__Task instructions__. Reproduce the items below verbatim. Begin at the line that contains "How far is the" and stop after the final line of the items.
[Start of Working data]
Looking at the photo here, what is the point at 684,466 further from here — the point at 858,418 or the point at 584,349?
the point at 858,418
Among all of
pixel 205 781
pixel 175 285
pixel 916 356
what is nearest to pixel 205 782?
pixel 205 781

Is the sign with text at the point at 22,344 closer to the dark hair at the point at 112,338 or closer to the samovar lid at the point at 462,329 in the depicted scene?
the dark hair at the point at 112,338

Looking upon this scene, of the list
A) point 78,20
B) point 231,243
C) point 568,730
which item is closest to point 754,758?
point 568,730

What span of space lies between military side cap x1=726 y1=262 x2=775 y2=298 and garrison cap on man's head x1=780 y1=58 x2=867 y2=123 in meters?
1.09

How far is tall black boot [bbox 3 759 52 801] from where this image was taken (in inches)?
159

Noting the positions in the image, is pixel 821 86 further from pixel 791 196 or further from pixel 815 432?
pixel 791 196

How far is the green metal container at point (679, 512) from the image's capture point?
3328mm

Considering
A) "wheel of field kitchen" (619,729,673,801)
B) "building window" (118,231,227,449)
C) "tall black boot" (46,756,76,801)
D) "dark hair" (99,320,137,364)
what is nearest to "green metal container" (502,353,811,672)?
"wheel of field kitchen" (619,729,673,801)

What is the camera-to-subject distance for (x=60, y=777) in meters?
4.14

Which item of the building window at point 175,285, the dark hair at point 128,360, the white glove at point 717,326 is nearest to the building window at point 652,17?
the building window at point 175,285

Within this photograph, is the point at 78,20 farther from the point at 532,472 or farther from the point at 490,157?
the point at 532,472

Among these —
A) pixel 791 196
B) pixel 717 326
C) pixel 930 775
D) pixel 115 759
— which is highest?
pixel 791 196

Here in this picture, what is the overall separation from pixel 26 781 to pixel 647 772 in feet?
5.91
[End of Working data]
__Result for this exercise__.
How far is the green metal container at point (679, 512) from the image's capture point?
3328mm

Considering
A) "wheel of field kitchen" (619,729,673,801)
B) "building window" (118,231,227,449)
C) "tall black boot" (46,756,76,801)
D) "dark hair" (99,320,137,364)
what is nearest to "green metal container" (502,353,811,672)?
"wheel of field kitchen" (619,729,673,801)

What is the camera-to-subject distance for (x=60, y=777) in meters?
4.14

Which item of the building window at point 175,285, the dark hair at point 128,360, the white glove at point 717,326 is nearest to the building window at point 652,17?
the building window at point 175,285

Within this photograph, is the point at 78,20 farther from the point at 532,472 or farther from the point at 490,157?
the point at 532,472

Among these —
A) pixel 791 196
B) pixel 717 326
C) pixel 930 775
D) pixel 115 759
— which is highest?
pixel 791 196

Here in this picture, what is the overall separation from pixel 26 781 to pixel 647 772 in feet?
5.91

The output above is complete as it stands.